-- TEXTE À EXAMINER --

════

Procédure contentieuse antérieure :

Mme B...A...a demandé au Tribunal administratif de Paris d'annuler l'arrêté du 10 février 2014 par lequel le préfet de police a refusé de l'admettre au séjour et de lui enjoindre, à titre principal, de lui délivrer une carte de résident ou un titre de séjour portant la mention " vie privée et familiale ", ou à défaut de réexaminer sa situation en lui délivrant une autorisation provisoire de séjour, sous astreinte et dans le délai d'un mois.

Par un jugement n° 1412811/6-3 du 4 décembre 2014, le Tribunal administratif de Paris a rejeté sa demande.

════

[Données de raisonnement sur la géométrie des scènes]
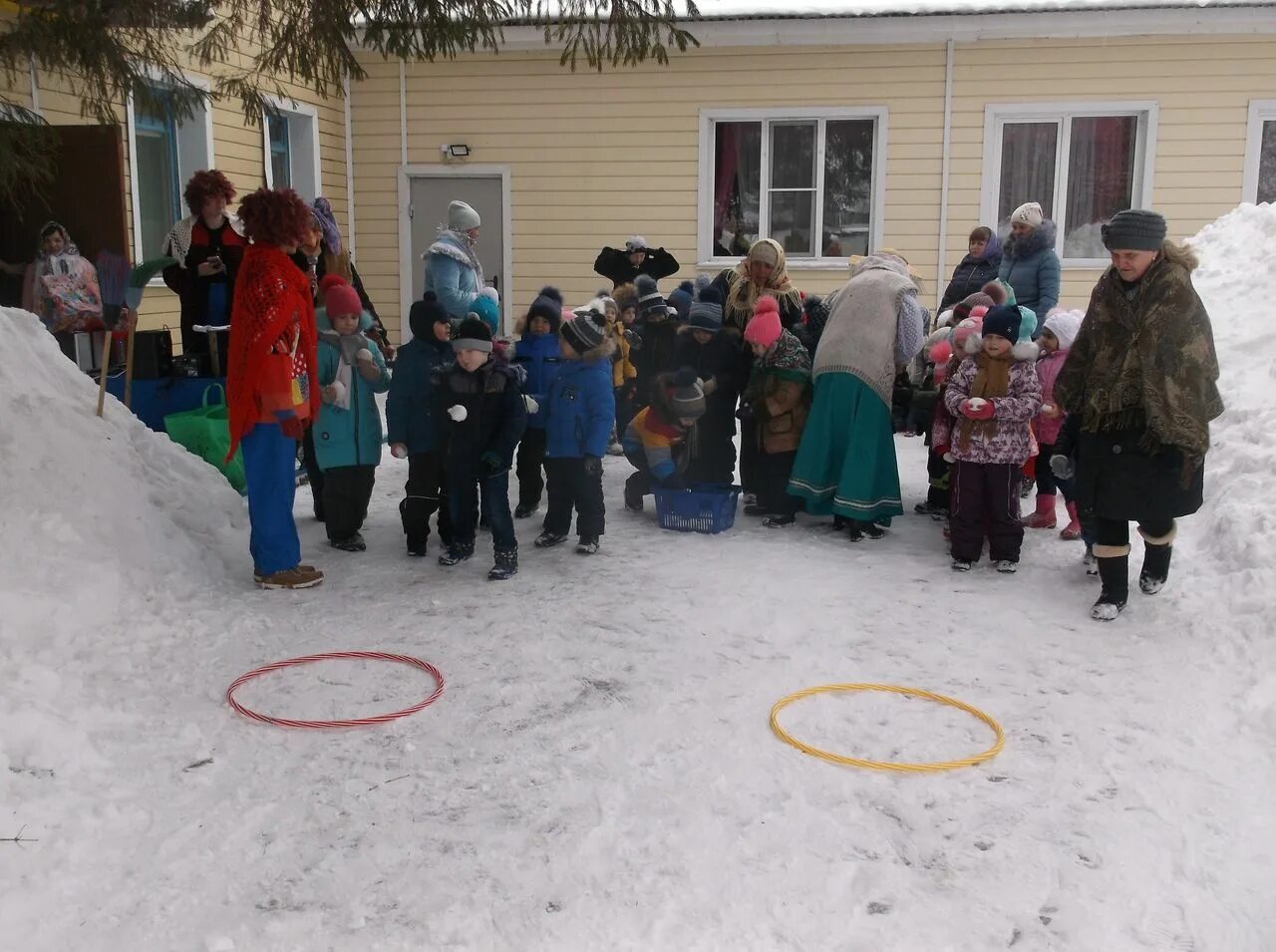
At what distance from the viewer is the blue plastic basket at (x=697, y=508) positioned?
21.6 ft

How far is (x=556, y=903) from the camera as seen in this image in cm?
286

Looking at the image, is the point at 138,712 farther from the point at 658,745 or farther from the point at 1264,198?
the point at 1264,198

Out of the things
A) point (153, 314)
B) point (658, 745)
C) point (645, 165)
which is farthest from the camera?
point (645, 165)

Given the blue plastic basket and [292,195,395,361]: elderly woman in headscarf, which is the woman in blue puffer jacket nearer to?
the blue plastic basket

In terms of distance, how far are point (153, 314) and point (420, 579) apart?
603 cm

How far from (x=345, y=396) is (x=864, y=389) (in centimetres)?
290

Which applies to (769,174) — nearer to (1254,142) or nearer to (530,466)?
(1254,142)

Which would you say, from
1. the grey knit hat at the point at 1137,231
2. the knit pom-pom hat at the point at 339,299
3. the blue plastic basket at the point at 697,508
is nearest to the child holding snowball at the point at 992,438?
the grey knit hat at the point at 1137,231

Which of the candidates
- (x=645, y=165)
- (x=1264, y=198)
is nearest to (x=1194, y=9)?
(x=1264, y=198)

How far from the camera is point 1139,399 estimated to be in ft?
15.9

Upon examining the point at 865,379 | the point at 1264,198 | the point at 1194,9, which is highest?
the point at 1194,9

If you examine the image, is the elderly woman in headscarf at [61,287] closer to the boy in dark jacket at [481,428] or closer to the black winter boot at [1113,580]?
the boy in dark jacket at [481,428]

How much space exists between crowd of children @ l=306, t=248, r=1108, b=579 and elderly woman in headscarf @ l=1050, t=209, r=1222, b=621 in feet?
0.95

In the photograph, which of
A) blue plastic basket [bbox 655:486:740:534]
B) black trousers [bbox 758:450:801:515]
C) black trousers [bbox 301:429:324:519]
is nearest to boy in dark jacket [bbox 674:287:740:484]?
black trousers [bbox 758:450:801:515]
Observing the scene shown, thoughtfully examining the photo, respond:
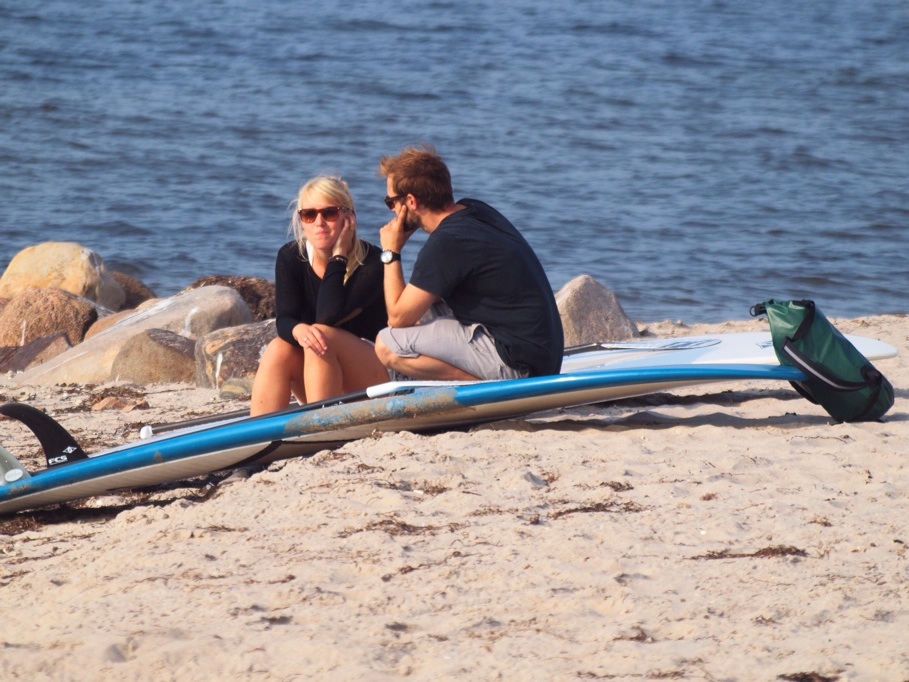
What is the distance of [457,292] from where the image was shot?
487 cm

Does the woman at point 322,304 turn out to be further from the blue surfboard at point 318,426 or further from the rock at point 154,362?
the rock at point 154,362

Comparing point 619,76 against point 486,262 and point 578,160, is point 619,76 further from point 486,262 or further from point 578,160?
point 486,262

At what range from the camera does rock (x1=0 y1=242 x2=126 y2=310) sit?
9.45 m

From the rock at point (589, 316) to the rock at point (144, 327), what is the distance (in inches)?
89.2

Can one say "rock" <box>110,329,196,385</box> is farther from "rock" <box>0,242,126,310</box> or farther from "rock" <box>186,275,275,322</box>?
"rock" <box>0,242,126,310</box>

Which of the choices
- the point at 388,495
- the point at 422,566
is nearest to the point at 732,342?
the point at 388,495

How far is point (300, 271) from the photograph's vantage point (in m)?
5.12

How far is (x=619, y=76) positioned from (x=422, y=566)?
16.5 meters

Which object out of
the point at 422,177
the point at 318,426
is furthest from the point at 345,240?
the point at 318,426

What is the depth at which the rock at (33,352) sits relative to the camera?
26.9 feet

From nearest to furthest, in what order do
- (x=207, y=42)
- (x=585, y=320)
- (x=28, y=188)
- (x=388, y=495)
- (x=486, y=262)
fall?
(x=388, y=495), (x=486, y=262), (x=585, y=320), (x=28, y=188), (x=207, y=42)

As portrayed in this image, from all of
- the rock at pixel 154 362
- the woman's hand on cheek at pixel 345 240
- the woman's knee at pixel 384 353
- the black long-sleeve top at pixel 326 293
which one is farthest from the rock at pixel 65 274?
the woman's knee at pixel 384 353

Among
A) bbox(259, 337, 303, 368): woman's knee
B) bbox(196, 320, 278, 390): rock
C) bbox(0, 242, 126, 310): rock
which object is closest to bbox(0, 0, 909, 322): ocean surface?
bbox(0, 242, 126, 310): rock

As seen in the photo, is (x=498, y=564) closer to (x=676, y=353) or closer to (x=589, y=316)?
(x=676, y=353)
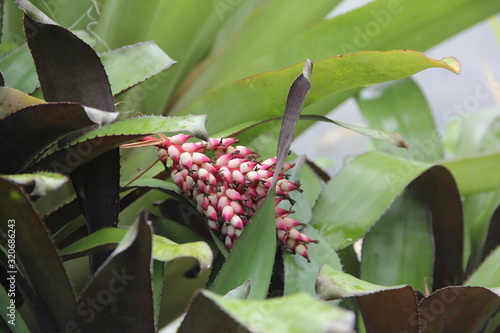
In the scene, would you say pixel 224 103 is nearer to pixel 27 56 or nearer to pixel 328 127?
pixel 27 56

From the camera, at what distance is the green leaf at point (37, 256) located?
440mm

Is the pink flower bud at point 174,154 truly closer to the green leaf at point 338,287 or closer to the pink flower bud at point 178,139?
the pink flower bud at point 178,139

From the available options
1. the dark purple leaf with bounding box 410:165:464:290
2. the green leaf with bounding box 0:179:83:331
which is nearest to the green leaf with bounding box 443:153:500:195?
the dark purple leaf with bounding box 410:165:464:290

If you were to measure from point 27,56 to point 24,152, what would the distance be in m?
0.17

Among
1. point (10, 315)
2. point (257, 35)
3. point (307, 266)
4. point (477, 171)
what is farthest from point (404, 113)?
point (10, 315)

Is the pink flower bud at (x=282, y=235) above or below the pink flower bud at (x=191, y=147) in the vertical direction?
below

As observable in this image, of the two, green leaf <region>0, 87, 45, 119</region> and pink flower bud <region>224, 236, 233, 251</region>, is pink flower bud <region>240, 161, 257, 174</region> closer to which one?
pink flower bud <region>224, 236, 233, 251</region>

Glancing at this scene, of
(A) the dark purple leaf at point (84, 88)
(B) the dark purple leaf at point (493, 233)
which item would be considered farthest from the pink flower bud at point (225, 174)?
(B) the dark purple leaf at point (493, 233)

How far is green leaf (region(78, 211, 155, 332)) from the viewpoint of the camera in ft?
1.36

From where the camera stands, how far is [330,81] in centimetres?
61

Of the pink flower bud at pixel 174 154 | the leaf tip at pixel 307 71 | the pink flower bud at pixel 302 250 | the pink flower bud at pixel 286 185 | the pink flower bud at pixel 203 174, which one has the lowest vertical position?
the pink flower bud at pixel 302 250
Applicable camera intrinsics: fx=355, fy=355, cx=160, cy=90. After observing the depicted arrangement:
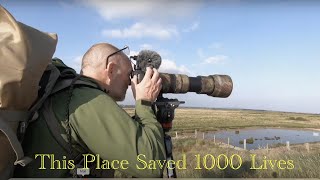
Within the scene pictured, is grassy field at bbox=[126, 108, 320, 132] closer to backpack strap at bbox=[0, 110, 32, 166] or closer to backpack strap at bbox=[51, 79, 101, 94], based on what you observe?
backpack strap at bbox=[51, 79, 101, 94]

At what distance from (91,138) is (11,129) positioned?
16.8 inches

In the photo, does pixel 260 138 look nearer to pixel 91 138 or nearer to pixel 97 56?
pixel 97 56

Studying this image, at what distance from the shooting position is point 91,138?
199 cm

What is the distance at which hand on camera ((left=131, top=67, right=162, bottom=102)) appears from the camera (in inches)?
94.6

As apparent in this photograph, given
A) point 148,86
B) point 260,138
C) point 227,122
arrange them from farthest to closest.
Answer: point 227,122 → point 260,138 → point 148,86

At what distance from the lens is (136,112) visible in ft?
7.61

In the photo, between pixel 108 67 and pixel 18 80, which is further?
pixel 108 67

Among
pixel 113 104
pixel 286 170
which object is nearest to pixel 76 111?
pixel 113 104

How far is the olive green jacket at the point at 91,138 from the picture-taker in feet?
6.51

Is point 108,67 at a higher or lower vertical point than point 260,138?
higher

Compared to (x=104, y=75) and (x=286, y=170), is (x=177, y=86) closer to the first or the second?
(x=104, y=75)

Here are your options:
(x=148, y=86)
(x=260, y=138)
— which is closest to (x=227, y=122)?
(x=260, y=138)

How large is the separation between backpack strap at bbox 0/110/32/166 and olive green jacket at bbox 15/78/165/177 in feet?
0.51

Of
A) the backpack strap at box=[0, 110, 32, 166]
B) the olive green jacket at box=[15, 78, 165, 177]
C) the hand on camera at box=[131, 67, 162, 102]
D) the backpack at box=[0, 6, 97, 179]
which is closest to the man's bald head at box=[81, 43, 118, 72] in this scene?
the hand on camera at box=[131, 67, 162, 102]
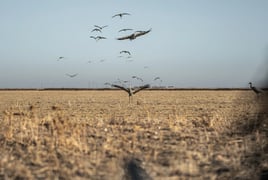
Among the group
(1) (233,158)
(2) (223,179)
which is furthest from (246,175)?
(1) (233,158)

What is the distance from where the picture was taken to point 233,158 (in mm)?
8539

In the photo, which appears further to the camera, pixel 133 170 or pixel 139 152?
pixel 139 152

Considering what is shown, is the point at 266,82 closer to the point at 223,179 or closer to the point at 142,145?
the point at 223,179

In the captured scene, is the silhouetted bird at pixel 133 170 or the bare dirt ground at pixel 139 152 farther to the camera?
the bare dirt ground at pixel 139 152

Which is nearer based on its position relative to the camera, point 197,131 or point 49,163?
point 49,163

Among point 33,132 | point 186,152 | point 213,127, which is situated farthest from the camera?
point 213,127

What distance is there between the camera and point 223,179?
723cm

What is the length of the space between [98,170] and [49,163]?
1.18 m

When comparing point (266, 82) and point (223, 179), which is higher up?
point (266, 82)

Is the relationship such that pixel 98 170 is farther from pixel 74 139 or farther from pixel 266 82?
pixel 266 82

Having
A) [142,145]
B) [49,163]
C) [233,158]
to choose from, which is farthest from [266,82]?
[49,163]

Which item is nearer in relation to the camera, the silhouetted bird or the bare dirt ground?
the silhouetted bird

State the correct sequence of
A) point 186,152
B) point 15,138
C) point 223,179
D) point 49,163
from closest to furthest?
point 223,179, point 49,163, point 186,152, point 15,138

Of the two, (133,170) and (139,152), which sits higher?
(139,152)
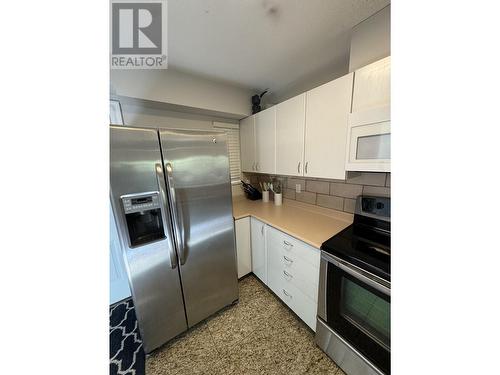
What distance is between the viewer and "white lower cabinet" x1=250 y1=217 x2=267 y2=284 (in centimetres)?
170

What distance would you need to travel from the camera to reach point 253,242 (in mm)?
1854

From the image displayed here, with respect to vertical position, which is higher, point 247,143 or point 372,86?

════

-- VOTRE OBJECTIF --
Recopiez intégralement le texte à examiner, sans en modifier un seul mot. La liste n'est d'aucune utilité ici.

-- SOLUTION --
Procédure contentieuse antérieure :

Mme B...A...a demandé au Tribunal administratif de Paris d'annuler l'arrêté du 10 février 2014 par lequel le préfet de police a refusé de l'admettre au séjour et de lui enjoindre, à titre principal, de lui délivrer une carte de résident ou un titre de séjour portant la mention " vie privée et familiale ", ou à défaut de réexaminer sa situation en lui délivrant une autorisation provisoire de séjour, sous astreinte et dans le délai d'un mois.

Par un jugement n° 1412811/6-3 du 4 décembre 2014, le Tribunal administratif de Paris a rejeté sa demande.